Я старался его поддержать.
— Фигня все это. Зачем мне гитара? Я не написал на ней ни одной нормальной песни. «Let’s come together right now, oh, yes…», — он изобразил, будто небрежно бренчит на струнах воображаемого инструмента. — Что ты считаешь нормальным? Трое моих друзей набрали еды, выпивки и пару пустых канистр литров на сто. Закрылись в пустой брошенной цистерне и просидели там с гитарой три дня! — Солярис снова рассмеялся.
Я уже слышал об этом. Когда СМИ пугали «страхом 2000-х», сообщая, что операционные системы компьютеров не рассчитаны на третье тысячелетие, группу художников из разных стран под надзором заперли на три дня в бомбоубежище в центре Новосибирска без связи с внешним миром…
— Поэтому пусть пишут те, кто должен писать, а мое дело за малым. Я выше своей кудрявой прыгать не собираюсь. — Он потрепал себя за волосы и достал из кармана пиджака губную гармонь.
Мелодия полетела по кварталу.
— Вот в чем фишка! Рубишь, нет?
— Думаю, да.
— Тоже теперь играю, как видишь. — Он увлеченно начал вытягивать звуки, а я стал ему подыгрывать на гитаре.

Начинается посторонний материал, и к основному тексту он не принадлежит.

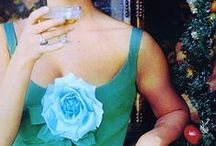 Put a flower on it. / How to wear flowers and look absolutely fabulous!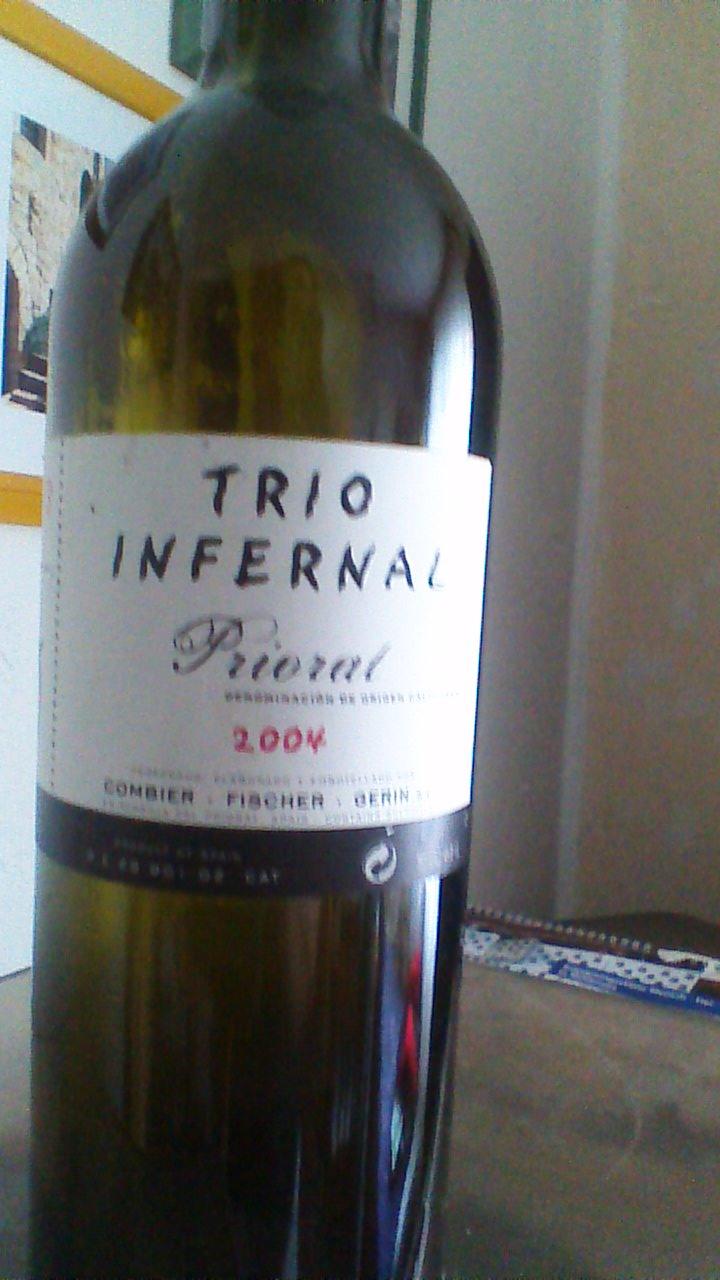 Trio Infernal 1 von 3 - 2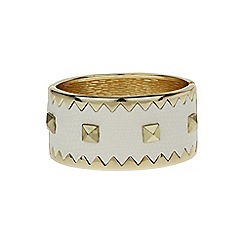 Mikey London - White m buckle cone bracelet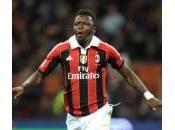 Milan Roma résumé notes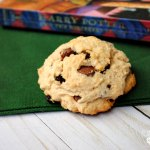 Harry Potter Inspired Rock Cakes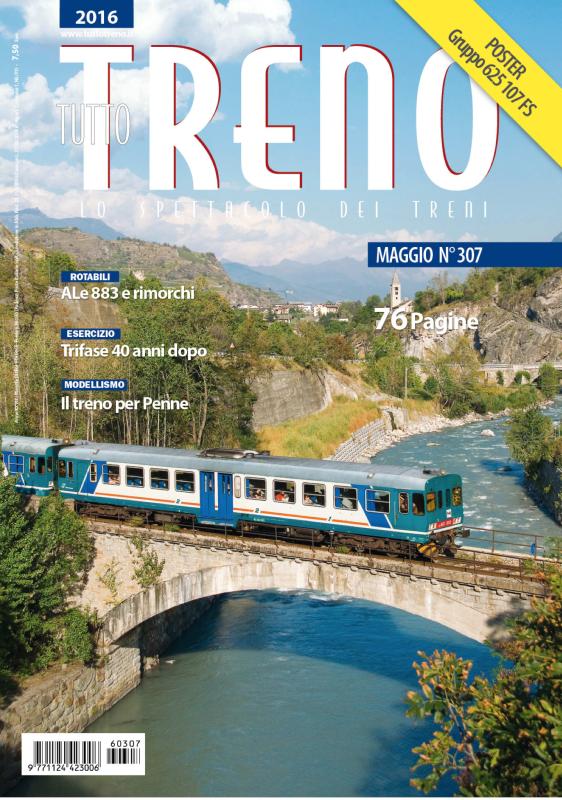 TT307-copertina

Теперь нас было двое. Я ощутил то, что важнее рыжих волос, ехидных собак, белой кожи, всей нашей дворовой компании, бобровских художников, хулиганских понятий, отколотой краски и меня. Я никак не хотел это называть. Давать имена теперь была не моя работа. Я просто играл.
Но вдруг Солярис резко оборвал свою музыку. Мне пришлось остановиться вслед за ним.
— Ты когда-нибудь слышал про эффект двадцать пятого кадра? — Он смотрел настолько пристально, что я растерялся.
Мне снова плохо. Вывески магазинов забивают голову. «Двадцать пятый кадр. Вымышленная методика воздействия на подсознание людей. Вставка в видеоряд дополнительного кадра…».
Почему он смеется?
Все расплывается.
— Или мне лучше сказать «видел»? — Он снова смеется.
«…Инородный кадр, который появляется менее чем на 1/24 секунды и воздействует сразу на подсознание».
Я слышу его смех, но меня это не злит.
— Нет, не видел. — Мой ответ был робким.
Очень хотелось пить.
Я внезапно замер и стал пристально смотреть в одну точку. Увидел себя со стороны. Захотелось тронуть свое лицо. Взгляд кажется отсутствующим. Глаза прикрыты, веки дрожат. Я слегка запрокинул голову.
— Ну, ладно, а ты взрывал карбид?
«…при соединении с водой разлагается, образуя ацетилен и гашеную известь…»
Болит голова. Я слышу его четко и громко. Очень хочется спать. Но сейчас он скажет:
— Нам нужен карбид. Идем на мост.
Вы можете говорить: «Дезорганизованность речи».
Рыжая бестия не любит карбид… Я не люблю ее обидчиков… Она многое знает про музыку эпохи барокко… Я знаю их по именам… Она многое может рассказать о возникновении буддизма… Я могу рассказать о них больше, чем об аналоговых тонкостях двойной экспозиции… Я не знаю, нужен ли ей… Она не знает о карбиде ничего. Сейчас она наверняка уже спит и видит девятый сон…
— Что ты думаешь, о «Белом альбоме» The Beatles? — Солярис изменил свой шаг. Теперь он шел дерзко и уверенно, подняв высоко голову, в отличие от меня.
В соседнем доме днем велись газосварочные работы. Я видел, как рабочие выкинули остатки с ацетиленового генератора.